体の痛みって、正体がわからないと不安になりますよね。耳の裏が痛いという症状で、原因がわからなくて悩まされる人もいます。しこりができていたりすると、何か悪い病気なのではないかと心配になります。
ところが、「肩こりからきている痛みかなぁ」とか「歯の痛みが原因かなぁ」とか考えていられるうちは、病院に行くことはイメージさえしません。それが、二日、三日と続いて、痛みに我慢できなくなってくると、何科に行けばいいんだろうと様子が変わってきます。
今まさに、そんな症状で悩んでいる人も、今は症状は出ていないけど、気になるという人も、参考になる情報が欲しいですよね。そこで今回は、耳の裏が痛い時、考えられる病気と対処法についてお伝えします。
耳の裏が痛い時、
考えられる病気と対処法
後頭神経痛
耳の裏が痛いという症状は、後頭神経痛の場合にも出てきます。キリキリと痛むという感じで、頭のてっぺんから耳の後ろにかけて痛みが走ることもあります。一度痛み出すと数日から数週間続きます。痛みを、目の奥にまで感じる人もいます。片頭痛と違って、脈拍と一致しないのも特徴的です。
後頭神経痛の原因のほとんどは、日々の疲労と極度のストレスです。前かがみの悪い姿勢が続く職業、たとえば、パソコン業務、美容師、看護師、エステシャン、調理師などの人たちが後頭神経痛になりやすいです。
後頭神経痛は、首のコリをほぐすことやストレスの軽減で治ることもありますが、診断を受けるなら脳神経外科になります。麻酔科による神経ブロックという麻酔を用いた治療法もあります。
大人のおたふく風
耳の裏が痛いということで、ほとんどの人が思いつく病気は、おたふく風ではないでしょうか。高熱が出て、顔が丸く腫れる初期症状は、子供も大人も同じです。人によっては、40度くらいの高熱になることもあります。子供のおたふく風邪の場合は、1週間くらい安静にしていれば、自然と回復しますよね。

課題内容:
耳の裏の痛みに関する文章のうち、「体の痛みって、正体がわからな」から「と一致しないのも特徴的です。」までの部分を、両端の語句も含めて一字一句違えずに書き写してください。

提供データ:
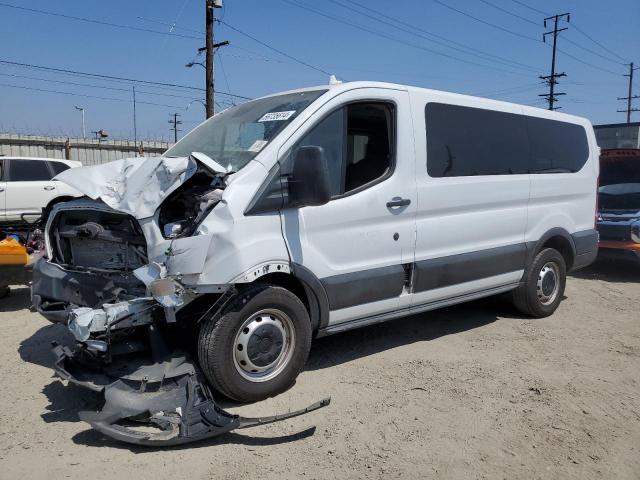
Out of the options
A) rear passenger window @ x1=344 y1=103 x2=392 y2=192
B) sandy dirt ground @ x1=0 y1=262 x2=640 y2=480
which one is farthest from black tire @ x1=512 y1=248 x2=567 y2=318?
rear passenger window @ x1=344 y1=103 x2=392 y2=192

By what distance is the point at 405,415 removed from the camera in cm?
375

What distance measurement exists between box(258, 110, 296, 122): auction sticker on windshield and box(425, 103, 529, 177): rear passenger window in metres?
1.32

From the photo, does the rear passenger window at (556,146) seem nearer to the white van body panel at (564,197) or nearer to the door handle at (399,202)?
the white van body panel at (564,197)

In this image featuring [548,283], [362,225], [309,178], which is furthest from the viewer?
[548,283]

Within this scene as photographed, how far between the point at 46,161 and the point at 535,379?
38.0 ft

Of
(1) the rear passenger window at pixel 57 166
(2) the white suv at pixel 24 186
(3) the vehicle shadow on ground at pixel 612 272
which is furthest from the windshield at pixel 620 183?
(1) the rear passenger window at pixel 57 166

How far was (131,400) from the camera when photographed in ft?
11.4

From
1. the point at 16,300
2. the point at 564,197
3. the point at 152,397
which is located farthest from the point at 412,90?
the point at 16,300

解答結果:
体の痛みって、正体がわからないと不安になりますよね。耳の裏が痛いという症状で、原因がわからなくて悩まされる人もいます。しこりができていたりすると、何か悪い病気なのではないかと心配になります。
ところが、「肩こりからきている痛みかなぁ」とか「歯の痛みが原因かなぁ」とか考えていられるうちは、病院に行くことはイメージさえしません。それが、二日、三日と続いて、痛みに我慢できなくなってくると、何科に行けばいいんだろうと様子が変わってきます。
今まさに、そんな症状で悩んでいる人も、今は症状は出ていないけど、気になるという人も、参考になる情報が欲しいですよね。そこで今回は、耳の裏が痛い時、考えられる病気と対処法についてお伝えします。
耳の裏が痛い時、
考えられる病気と対処法
後頭神経痛
耳の裏が痛いという症状は、後頭神経痛の場合にも出てきます。キリキリと痛むという感じで、頭のてっぺんから耳の後ろにかけて痛みが走ることもあります。一度痛み出すと数日から数週間続きます。痛みを、目の奥にまで感じる人もいます。片頭痛と違って、脈拍と一致しないのも特徴的です。